## [EXERCISE DETAILS]
Locate the line that contains "Black Standard Schnauzer". Retype it and every line after it to the end of the records, exactly, but not the pictures.

-------- RECORD SET --------

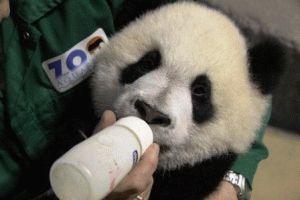 зоопарк Мадрид панда фото
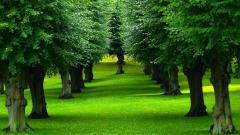 Tree Wallpaper 10030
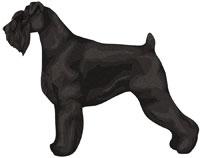 Black Standard Schnauzer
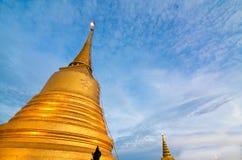 Dagplats av den guld- chedien Royaltyfria Bilder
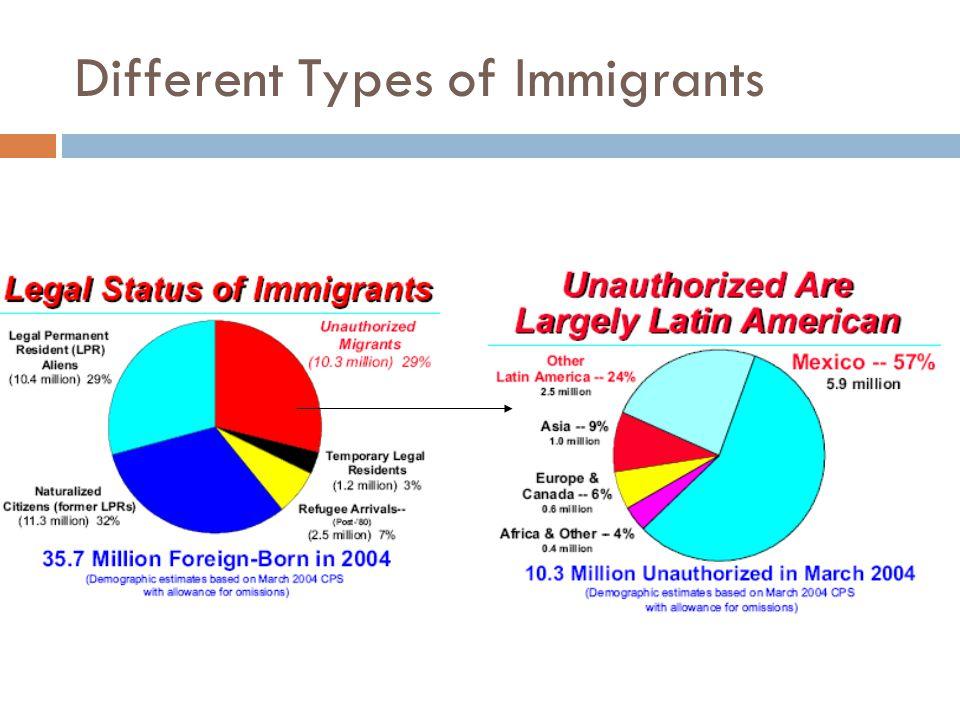 Different Types of Immigrants
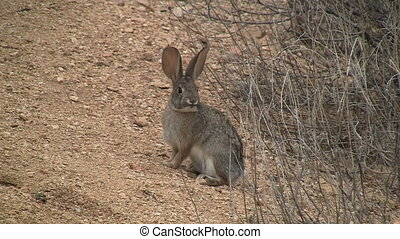 Rabbit In Sonoran desert.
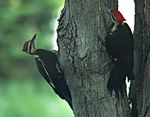 Title: Pileated Woodpeckers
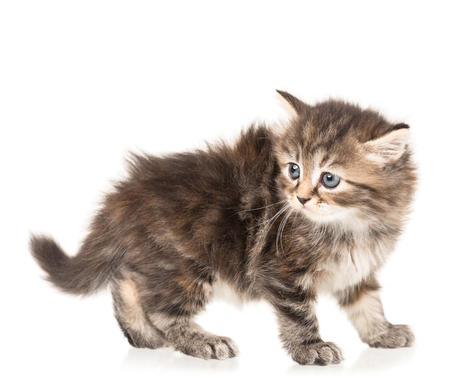 Scared cute little kitten isolated over white background Stock Photo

--------

## [OUTPUT]
 Black Standard Schnauzer
 Dagplats av den guld- chedien Royaltyfria Bilder
 Different Types of Immigrants
 Rabbit In Sonoran desert.
 Title: Pileated Woodpeckers
 Scared cute little kitten isolated over white background Stock Photo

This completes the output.